Collected material –
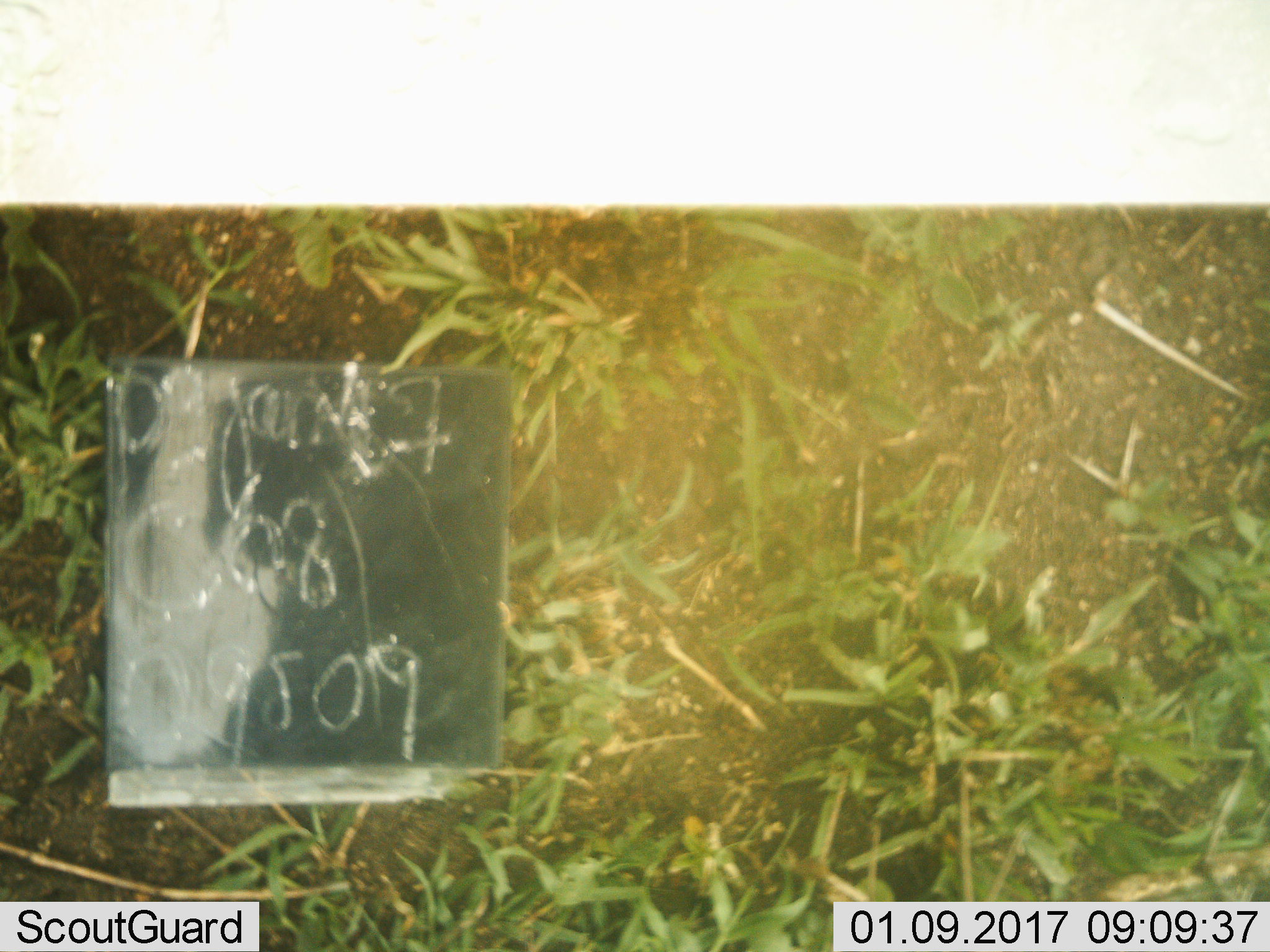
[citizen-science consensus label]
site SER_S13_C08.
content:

Assignment –
Skip the images and write out the rest of the listing exactly.

Written solution –
[citizen-science consensus label]
site SER_S13_C08.
content:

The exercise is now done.